Extracted information:

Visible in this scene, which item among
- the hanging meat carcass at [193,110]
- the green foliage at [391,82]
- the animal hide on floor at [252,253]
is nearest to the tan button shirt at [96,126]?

The problem:
Format the data above as a Markdown table with two columns, Row and Line, giving each non-blank line its own numbered row and leaving out blank lines.

Written solution:
| Row | Line |
|---|---|
| 1 | Visible in this scene, which item among |
| 2 | - the hanging meat carcass at [193,110] |
| 3 | - the green foliage at [391,82] |
| 4 | - the animal hide on floor at [252,253] |
| 5 | is nearest to the tan button shirt at [96,126]? |